来年もきみと | ナノ
髪に手が触れて、夏未は僅かに身構えた。

「花びらが、」

ちょっとじっとしててくれと言われ、大人しく待つ。
離れた手の指先を見れば、薄い桃色。

「もう散ってしまうのね」

ふたりは頭上に咲き誇る桜並木を見上げた。

新年度は忙しい。
新入生の名簿整理や新しい予算案のまとめ、委員会や部活動の各代表者との打ち合わせ…とにかくやることが多く、ろくに景色を見ていなかったのだと夏未が気が付いたのは昨晩、豪炎寺からメールが来てから。

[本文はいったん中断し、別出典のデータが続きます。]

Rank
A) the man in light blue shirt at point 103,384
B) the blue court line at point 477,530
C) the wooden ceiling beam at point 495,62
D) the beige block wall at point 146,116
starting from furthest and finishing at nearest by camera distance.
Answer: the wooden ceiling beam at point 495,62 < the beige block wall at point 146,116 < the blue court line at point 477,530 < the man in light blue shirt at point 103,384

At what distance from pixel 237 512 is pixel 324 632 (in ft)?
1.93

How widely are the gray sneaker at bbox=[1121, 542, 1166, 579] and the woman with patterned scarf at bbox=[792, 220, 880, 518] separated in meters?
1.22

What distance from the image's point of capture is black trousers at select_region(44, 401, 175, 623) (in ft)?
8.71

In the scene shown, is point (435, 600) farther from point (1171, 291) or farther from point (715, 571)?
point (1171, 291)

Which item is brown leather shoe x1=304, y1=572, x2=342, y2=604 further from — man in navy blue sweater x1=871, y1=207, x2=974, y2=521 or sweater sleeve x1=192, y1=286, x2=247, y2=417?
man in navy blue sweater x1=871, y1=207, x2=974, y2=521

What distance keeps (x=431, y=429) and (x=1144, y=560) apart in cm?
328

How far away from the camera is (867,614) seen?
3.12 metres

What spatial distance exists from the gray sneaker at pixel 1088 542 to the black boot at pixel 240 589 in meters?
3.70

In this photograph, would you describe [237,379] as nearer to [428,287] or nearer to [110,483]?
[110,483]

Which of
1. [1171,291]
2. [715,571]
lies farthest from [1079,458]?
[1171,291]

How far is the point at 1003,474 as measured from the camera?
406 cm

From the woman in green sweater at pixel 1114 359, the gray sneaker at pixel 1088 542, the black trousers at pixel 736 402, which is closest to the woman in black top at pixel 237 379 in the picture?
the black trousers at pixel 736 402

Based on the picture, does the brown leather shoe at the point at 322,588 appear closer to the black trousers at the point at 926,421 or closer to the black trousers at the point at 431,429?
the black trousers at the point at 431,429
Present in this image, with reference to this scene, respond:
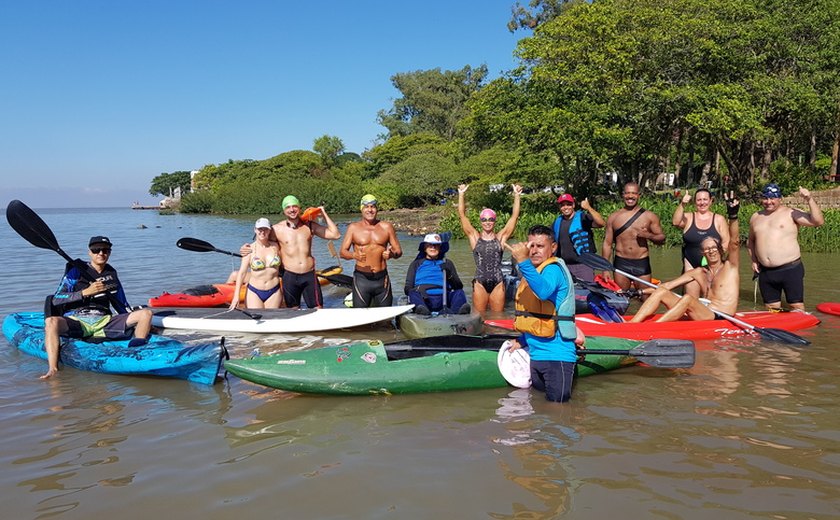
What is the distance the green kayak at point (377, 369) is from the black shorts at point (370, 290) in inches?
95.1

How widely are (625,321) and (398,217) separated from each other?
97.7 ft

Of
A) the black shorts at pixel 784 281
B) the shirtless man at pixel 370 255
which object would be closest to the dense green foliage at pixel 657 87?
the black shorts at pixel 784 281

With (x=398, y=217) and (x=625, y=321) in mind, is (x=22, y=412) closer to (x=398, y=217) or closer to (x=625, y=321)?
(x=625, y=321)

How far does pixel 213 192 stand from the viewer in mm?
64062

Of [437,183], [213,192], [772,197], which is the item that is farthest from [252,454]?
[213,192]

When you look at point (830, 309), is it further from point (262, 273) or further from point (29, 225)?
point (29, 225)

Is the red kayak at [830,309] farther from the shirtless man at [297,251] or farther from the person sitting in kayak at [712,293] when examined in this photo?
the shirtless man at [297,251]

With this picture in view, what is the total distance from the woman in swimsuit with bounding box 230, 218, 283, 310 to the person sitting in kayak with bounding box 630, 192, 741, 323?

桜を見ようという要件だけを綴ったシンプルなそれで、もうそんな時期になっていたのかと内心驚いた。

「入学式には散ってしまうわね」

例年より少し早い開花を、少しだけ残念に思う。
夏未の入学した年は丁度入学式に桜が満開を迎えたことをよく覚えている。

「綺麗だったのよ、すごく。桜に祝わってもらっているような気がして…今年の新入生にも見せてあげたかった」

「木戸川の近くにはこんな立派な並木は無かったから、そういう感動はなかったな」

同じ入学式でも違うんものだと、豪炎寺は笑った。

「それなら、来年はわたしたちの卒業式に咲くように祈りましょう」

そう言う夏未を豪炎寺は不思議そうに見つめる。

「そしたら一緒に感動を味わえるわよ」

「さっきは新入生の心配をしてたのに、自分が一番か」

「あら、いけないかしら?」

「いや…期待しておく」

そうしてふたりは顔を見合わせて笑った。